Collected data:

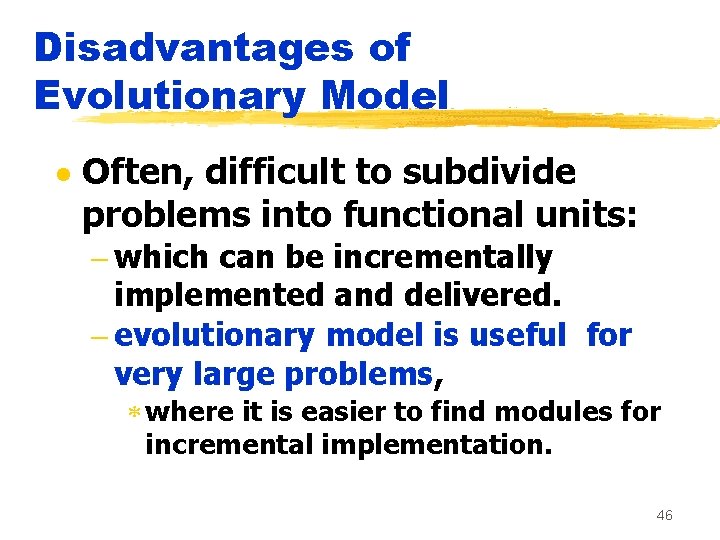 Disadvantages of Evolutionary Model

• Often, difficult to subdivide problems into functional units:
– which can be incrementally implemented and delivered.
– evolutionary model is useful for very large problems,
* where it is easier to find modules for incremental implementation.

46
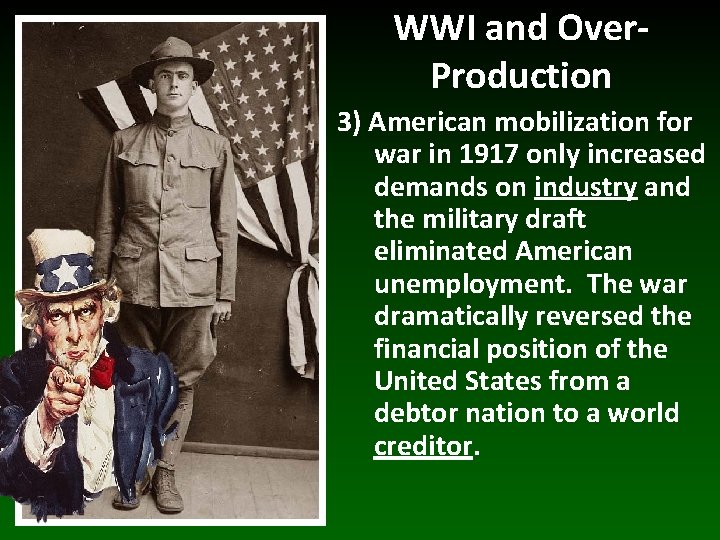 WWI and Over-Production

3) American mobilization for war in 1917 only increased demands on industry and the military draft eliminated American unemployment. The war dramatically reversed the financial position of the United States from a debtor nation to a world creditor.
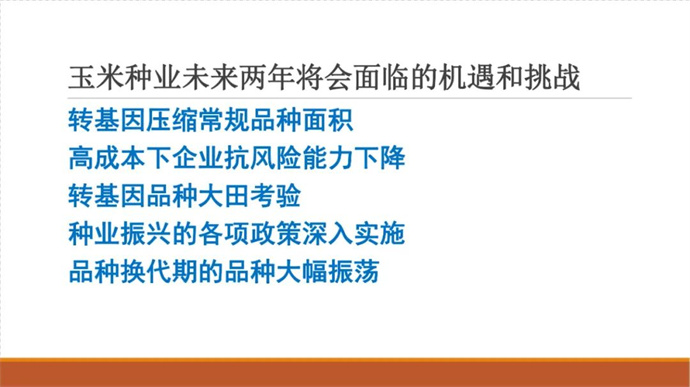 玉米种业未来两年将会面临的机遇和挑战

转基因压缩常规品种面积

高成本下企业抗风险能力下降

转基因品种大田考验

种业振兴的各项政策深入实施

品种换代期的品种大幅振荡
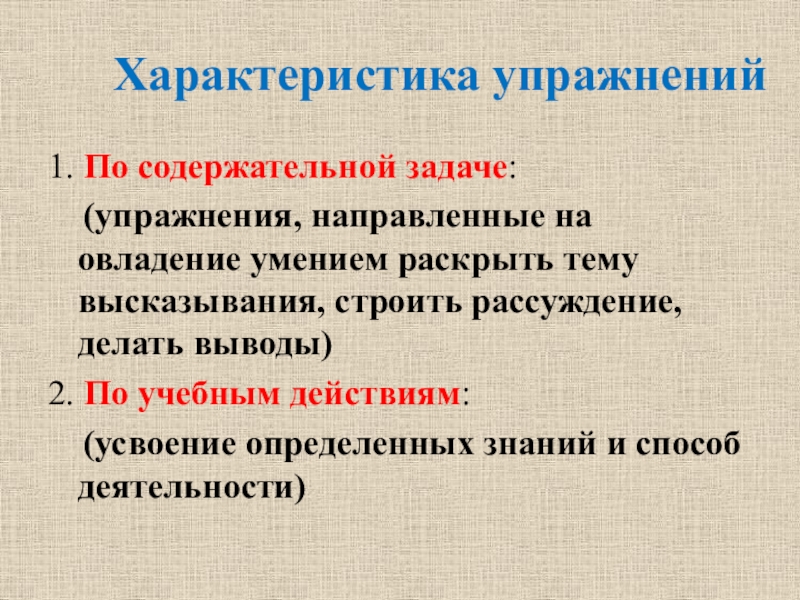 Характеристика упражнений

1. По содержательной задаче:

(упражнения, направленные на овладение умением раскрыть тему высказывания, строить рассуждение, делать выводы)

2. По учебным действиям:

(усвоение определенных знаний и способ деятельности)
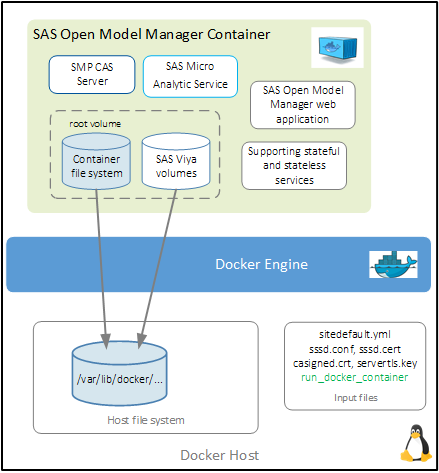 SAS Open Model Manager Container

SMP CAS Server

SAS Micro Analytic Service

SAS Open Model Manager web application

root volume

Container file system

SAS Viya volumes

Supporting stateful and stateless services

Docker Engine

/var/lib/docker/...

Host file system

sitedefault.yml
sssd.conf, sssd.cert
casigned.crt, servertls.key
run_docker_container

Input files

Docker Host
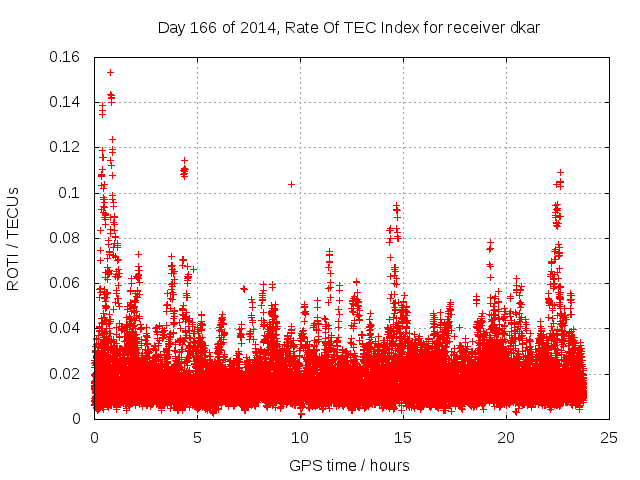 Day 166 of 2014, Rate Of TEC Index for receiver dkar

ROTI / TECUs

0.16
0.14
0.12
0.1
0.08
0.06
0.04
0.02
0

0
5
10
15
20
25

GPS time / hours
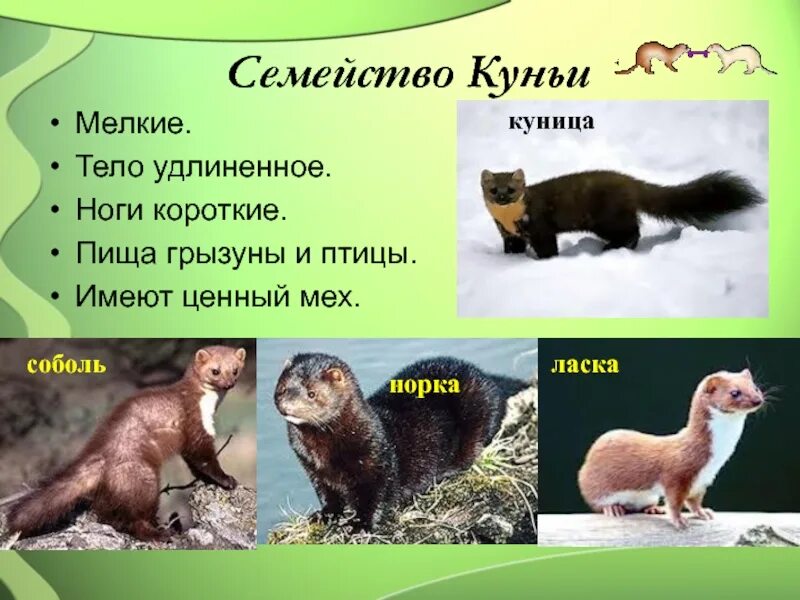 Семейство Куньи

• Мелкие.
• Тело удлиненное.
• Ноги короткие.
• Пища грызуны и птицы.
• Имеют ценный мех.

куница

соболь

норка

ласка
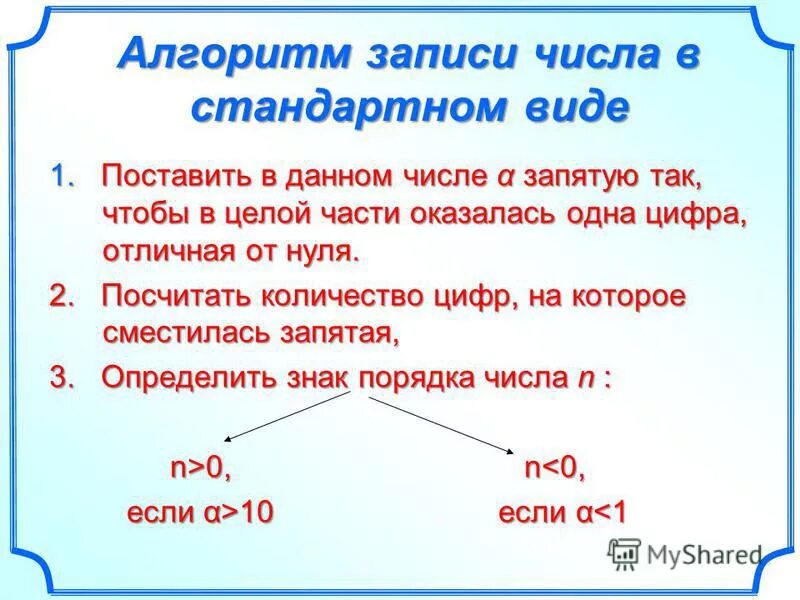 Алгоритм записи числа в стандартном виде

1. Поставить в данном числе $\alpha$ запятую так, чтобы в целой части оказалась одна цифра, отличная от нуля.

2. Посчитать количество цифр, на которое сместилась запятая,

3. Определить знак порядка числа $n$ :

$n>0$,
если $\alpha>10$

$n<0$,
если $\alpha<1$

MyShared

## The problem
Work through the records above line by line and count those that hold the string "problems". Give only the result.

## Exercise response
2